*Excerpt provided*
· · · ·

Yet the Tronc hope of a revived national/global position for the Times is clear. "We have global ambitions for this brand, and I believe the Los Angeles Times has the potential to further expand and deepen its societal and cultural impact regionally, nationally and around the world," Levinsohn said.
Just a year ago, Tronc had made a similar declaration. In the year since, though, it has failed to make the major strategic investment such a move would require. In fact, as a single-class public company, it has little cash to spare. For the second quarter, Tronc reported $6.8 million in net income.
What would it take to seriously aim to become the nation's fourth serious news player -- along with the Times, Post, and The Wall Street Journal? Jeff Bezos' re-elevation of The Washington Post provides the playbook: tens of millions of dollars in targeted newsroom investment, accompanied by a highly disciplined, state-of-the-art technology-based audience development strategy. That, and time -- figure three to five years.
Interestingly, Tronc's technology strategy is now intertwined with the Post's; the company licensed the Post's Arc platform earlier this year and is first putting it in place at the L.A. Times.
Then there's the squishier question of the company's culture.
As a longtime survivor of Tribune/Tronc intrigue -- stretching before the days of bottom trader Sam Zell to Jack Griffin to Austin Beutner to Michael Ferro, all major players in the fortunes of the L.A. Times -- Maharaj stands out. It may have been inevitable that the company's unending chaos would end his tenure.
His own legacy is mixed. Well-regarded in his field nationally, Maharaj acted as a savvy protector of a top newsroom from overzealous corporate bosses, minimizing as much as he could the toll of expense cutting. At the same time, his political nature much irritated his own newsroom and left him a less than popular figure.

· · · ·

*Data*
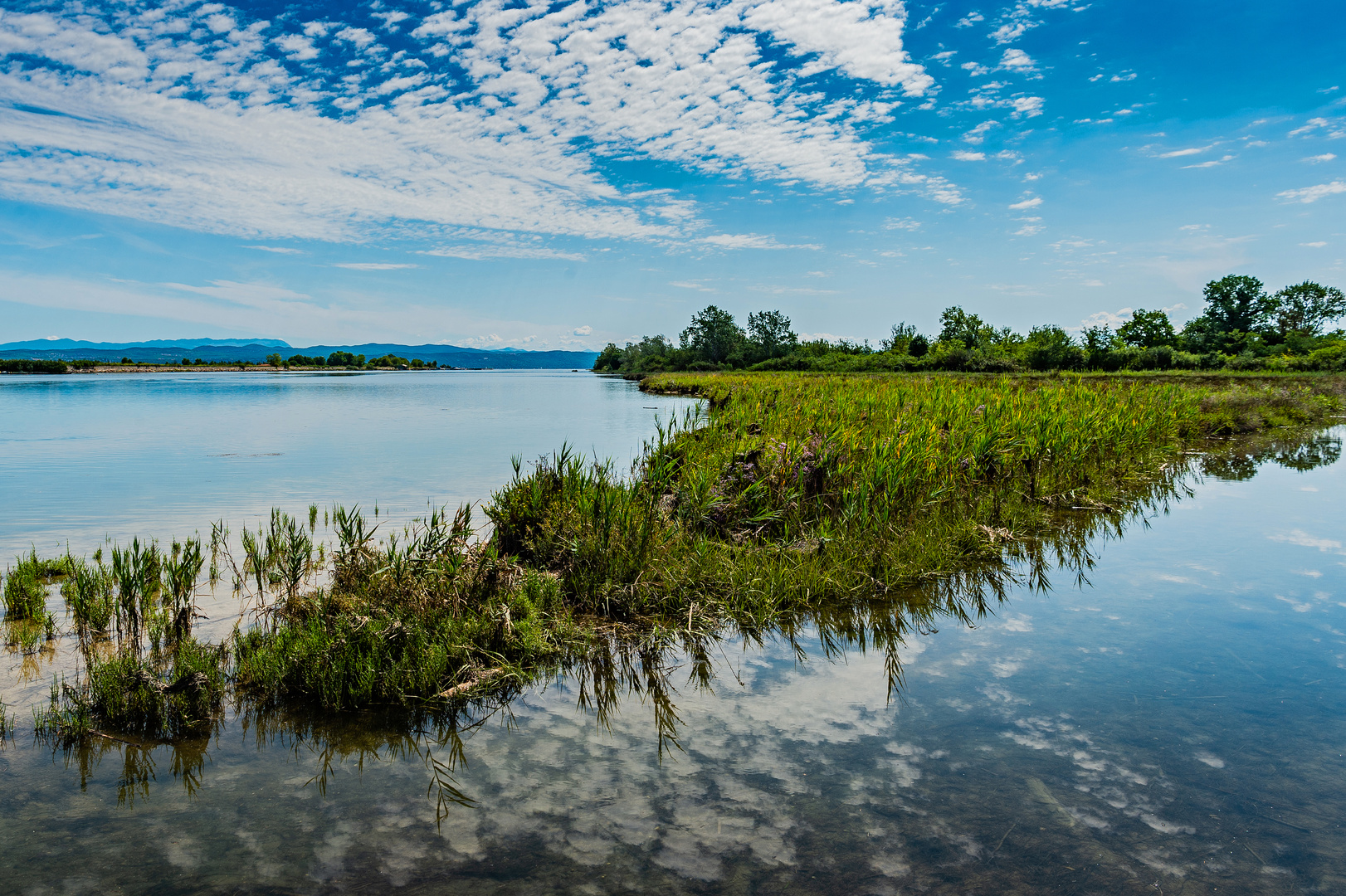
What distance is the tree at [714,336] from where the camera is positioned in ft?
336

· · · ·

*Work to do*
• a. In the excerpt about Tronc and the Los Angeles Times, how much net income did Tronc report for the second quarter?
• b. Set down everything from "Just a year" down to "to five years." in the excerpt about Tronc and the Los Angeles Times, word for word.
• c. Write the next part of the excerpt about Tronc and the Los Angeles Times, picking up after its final sentence.
The data that comes before this point is not needed here.

*Answer set*
• a. Tronc reported $6.8 million in net income for the second quarter.

• b.
Just a year ago, Tronc had made a similar declaration. In the year since, though, it has failed to make the major strategic investment such a move would require. In fact, as a single-class public company, it has little cash to spare. For the second quarter, Tronc reported $6.8 million in net income.
What would it take to seriously aim to become the nation's fourth serious news player -- along with the Times, Post, and The Wall Street Journal? Jeff Bezos' re-elevation of The Washington Post provides the playbook: tens of millions of dollars in targeted newsroom investment, accompanied by a highly disciplined, state-of-the-art technology-based audience development strategy. That, and time -- figure three to five years.

• c.
While some in the newsroom -- led by a Metro department that stirred the anti-Maharaj pot -- will undoubtedly cheer his departure, many are wondering, in this long-standing drama: What's next?
It's little surprise that managing editor Duvoisin, Maharaj's key ally, would join in the departure.
With digital leader Garvey -- who had opposed some of Tronc's widgeted content strategy -- also gone, many wonder whether Ferro may take a stronger hand in running the company. Garvey had resisted corporate insistence on intrusive ads and other less-than-reader-friendly tactics. Will Levinsohn now be allowed to honor, and build upon, the L.A. Times' once and current standing as a journalistic leader, or will techniques such as mass-produced videos overtake the digital experience?
Most immediately, all eyes will then be on Maharaj's successor. Levinsohn pointed to Jim Kirk being more interim than permanent: "Jim Kirk ... will work closely with me as we begin our search for a new editor in chief."
If Tronc's aim is to really move the Times up in stature and esteem, expect it to go after a top Times or Post news executive, one with both news and digital high credibility. That's just one of the many moves Times, and Tronc, watchers will focus on in the months ahead.